I made the choice to step into the circle. I had two seasoned facilitators. I had a later memory connected to the work, and the focus was to resolve it where I would rescue my little boy and thereby release a part of me trapped within the memory. But I was resistant. I fell into the trauma. I was yelling, no!, over and over. The facilitators pivoted, and still I resisted and I felt myself dissociating. I told the facilitators that was happening. They pivoted again—one of them asked me to bless the men of the circle who at that point stood around me in a ring. I was caught off guard, and in that instant, the magic happened. I was yanked from a trauma state into my King’s energy, and there was an effervescent moment where my mind felt open and free and, in that moment, I chose to be done with the trauma locked in the closed part of my mind.
That part of my mind “blew up.” I had a vision of wandering around in a wispy fog of shadowed emptiness.

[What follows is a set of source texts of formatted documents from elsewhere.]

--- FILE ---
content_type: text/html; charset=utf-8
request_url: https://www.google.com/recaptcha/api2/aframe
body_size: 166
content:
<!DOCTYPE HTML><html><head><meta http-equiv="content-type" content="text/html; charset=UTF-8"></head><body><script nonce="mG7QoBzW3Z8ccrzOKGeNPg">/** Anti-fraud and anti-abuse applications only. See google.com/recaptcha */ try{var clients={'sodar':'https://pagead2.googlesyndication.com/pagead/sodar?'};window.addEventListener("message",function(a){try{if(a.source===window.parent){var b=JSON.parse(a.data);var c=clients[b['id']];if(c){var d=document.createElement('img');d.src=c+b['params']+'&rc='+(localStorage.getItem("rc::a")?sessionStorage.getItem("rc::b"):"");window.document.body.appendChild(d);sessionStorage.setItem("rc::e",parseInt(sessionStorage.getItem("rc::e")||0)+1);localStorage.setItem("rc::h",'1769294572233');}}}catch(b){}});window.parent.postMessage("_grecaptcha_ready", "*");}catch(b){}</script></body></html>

I gave the blessings. I appeared calm, and I was focused on the blessings, but my mind was on overdrive testing whether the emotional energy of the trauma was gone. I was unable to find it anywhere. There were echoes of a sort but I experienced them with my adult mind. I had achieved my want. It was a miracle. There was no longer a long, winding path—I had plowed to the end. I don’t know yet what that means. I didn’t sleep much that night—not out of distress, but it felt like my mind was re-booting, and my inner world was rebuilding. My life was built on a foundation of pain and trauma, and I had just blown it up. For the next week, I sensed by subconscious in an overdrive of reorganization, and I got little sleep. I considered it a worthwhile price to pay. Alas, I have insomnia and when I get too rundown, that will takeover and I was locked in a pattern of bad sleep until I picked up a covid-flu virus making the rounds in Houston (it tested negative to both, but the symptoms are classically covid). I was sick 8 days, and I’m on day 3 of my recovery.
I had times when I wondered if it was worth it—the healing. Perhaps sometimes it’s the better part of valor to let sleeping dogs lie. But after 3 days of reasonable sleep, I have the clarity to say that it was. I have a sense of wholeness that I didn’t have before, and for the first time in my life, I feel like an adult. I feel like a man. I am done with a major piece of my healing work. Hallelujah!
I carry regret that it has taken so long for me to finish that path. I have much gratitude for the journey and the healing that came so unexpectedly. My writing has changed— the change to my inner world is reflected in the verse and it seems at times like a different person is doing the writing. How cool is that? There is so much I cannot control— but I can choose to heal— with a lot of work.